今回はロングヘアなので、長い線をぶれずに描く必要があります。
長い線をまっすぐに描くときは、「ペンの上の方を持って勢いよく」を意識すると描きやすくなります。

① ペンの上の方をもつ

ペンの下の方をもつと、ストロークが短くなり長い線が描きにくくなります。
長い線を描くときは、ペンの上の方をもって描いていきましょう。

② 勢いよく描く

きれいな線を描こうとすると、ゆっくり丁寧に線を引きたくなるのですが、実はゆっくり描いた方が線はぶれやすくなります。
デジタルでは戻るボタンで何度でもやり直すことができるので、思い切って勢いよく線を引いてみましょう。
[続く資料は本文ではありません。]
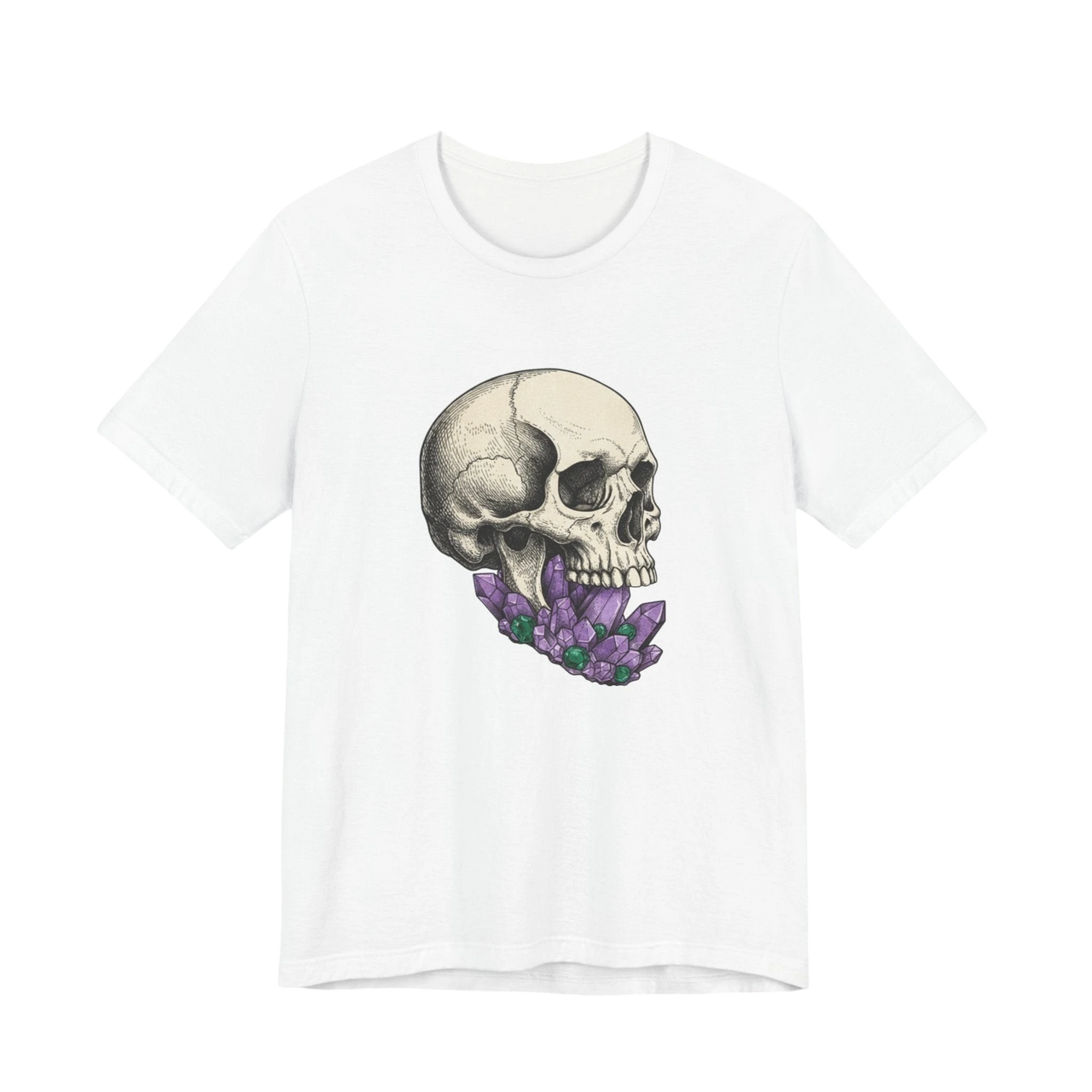 Skull with Purple Crystals Tee — Gothic Skull Crystal T‑Shirt alternate view 6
グッと力を入れるよりも、ペンを振るようなイメージでさっと引くときれいな線が引きやすくなります。

4.細かいところを描く

輪郭と髪が描けたら、今度は顔のパーツや細かい部分を描きます。

こういった細部を描くときは、細い線を使って描いていきます。

【Point6:線の太さを変える】

線を描くときは、
・輪郭線、近くにあるものは太く
・細かいパーツや質感を表すもの、遠くにあるものは細く
といったように強弱をつけると、メリハリのある絵になります。

 

5.線画を調整する

線画が描けたら、気になる部分を調整します。
ここでは、小ベタをいれることで立体感をプラスしています。
これで線画は完成です。

線の太さや小ベタなどのクオリティアップ術について詳しく知りたい方は、こちらの記事も参考にしてみてくださいね。
▶︎5分でできる3ステップ線画クオリティアップ術!

 

6.完成

線画が描けたら着彩し、周りの色にあわせて線画の色を変更したり、一部色を変えたりして調整します。
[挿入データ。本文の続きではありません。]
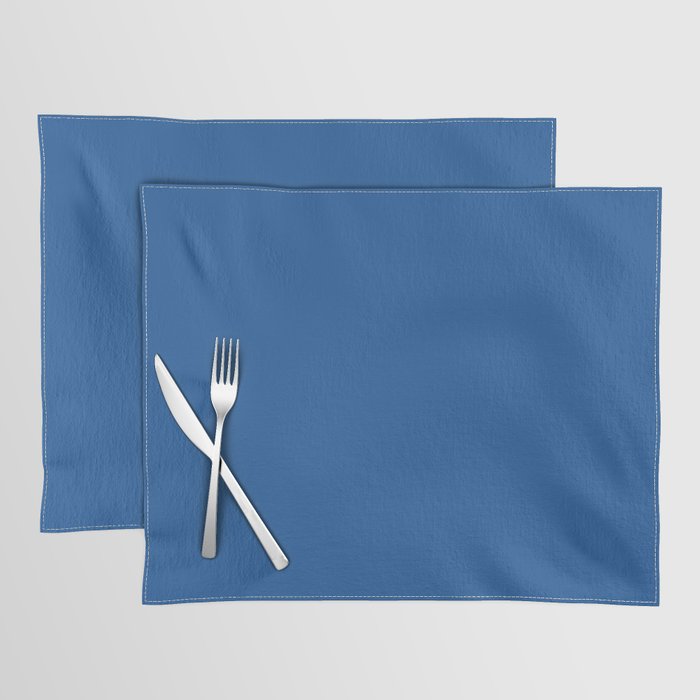 Dark Bright Blue Solid Color Pairs PPG Glidden 2023 Trending Color Florentine Lapis PPG1244-7 Placemat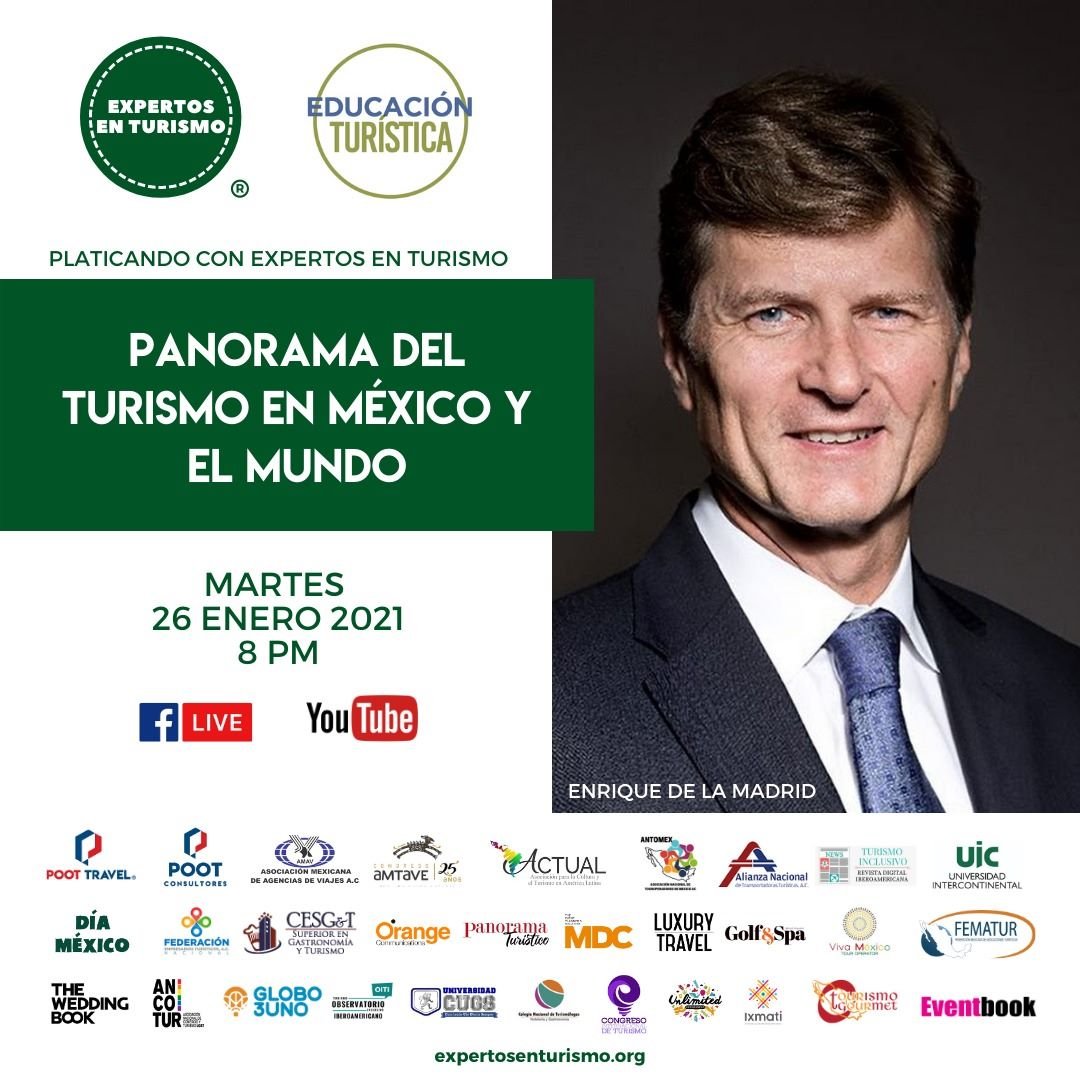 ExpertosTurismo's tweet photo. Los invitamos a la plática con @edelamadrid que tendrá con @ExpertosTurismo e integrantes de Educación Turística hablando de nuestro sector, los cambios y las nuevas oportunidades en el turismo. https://t.co/1ZwgZESmj0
線画色を変更する場合は、「フィルター>色相」から変更するか、「8bitレイヤー」に変えてから色変更を行う方法があります。
また、クリッピングマスクを使うと線画の一部だけ色を変えることができます。
▶︎8bitレイヤーを使って線画の色を簡単に変えよう

▶︎クリッピング機能を活用し線画の色を変える方法

気になる部分を調整できたら、これで完成です。

7.まとめ

最後に、キレイな線画を描く6つのポイントをもう一度まとめておきたいと思います。

【Point1:ラフはレイヤーを分けてどんどん描く
【Point2:自分にあった描き方を選ぶ
【Point3:手ぶれ補正を使う
【Point4:用紙を回転させる
【Point5:長い線を描くならペンを長く持って勢いよく
【Point6:太さを変える

線画はたくさん描いて慣れていくほど思った線が引けるようになるので、ぜひ6つのポイントを参考にたくさん線画を描いてみてくださいね。